Have you ever done the arch test? You can learn a lot about what kind of running shoe you need based solely on your wet footprint.
If you can see about half of your arch, as I can, you’re a normal pronator (pronation is when your foot collapses in when it strikes the ground). If you can see your entire footprint, you are flat footed, which probably means you’re an overpronator – your foot collapses in too much. There are shoes made just for this foot type. And if you can’t see much or any of your arch at all, just your heel and balls of your foot, this means you’re a supinator, which means your foot doesn’t collapse in enough. A little collapse is necessary to help absorb the shock of the foot strike. If you’re a supinator, you need a neutral shoe – no added stability or pronation reduction. (Source)
I wasn’t running today, though – hence the wet footprints.
I swam 1,000 glorious yards in my gym’s outdoor pool. Swimming outside is so much more fun than an indoor pool. I love being able to see the sky when I raise my face out of the water for a breath.
Lunch and snacks were simple grab-and-go foods that I could eat one-handed while taking care of little Hen – peanut butter sandwich, fruit, a granola bar. Dinner was something delicious, though.
I combined a bunch of leftovers – stir-fried veggies, roasted potato, baked tofu, and eggplant – with some tamari sauce (basically soy sauce).

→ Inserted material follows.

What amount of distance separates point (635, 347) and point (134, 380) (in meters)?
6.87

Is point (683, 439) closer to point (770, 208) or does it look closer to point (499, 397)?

Tasty and fast. Just what I need on a Tuesday night.
Henry says hi.
Fun facts about babies’ feet: They are born with only 22 bones per foot, but by age five, they have 26 bones in each foot. And all babies’ feet look flat – but they aren’t truly flat-footed. Their feet only look flat thanks to fat deposits on the soles of their feet. A human’s arch doesn’t fully develop until about age 10. So right now, Henry is an overpronator , but who knows what kind of running shoe he’ll need when he’s an adult! Lucky for me, he stays put in his Boppy pillow for now.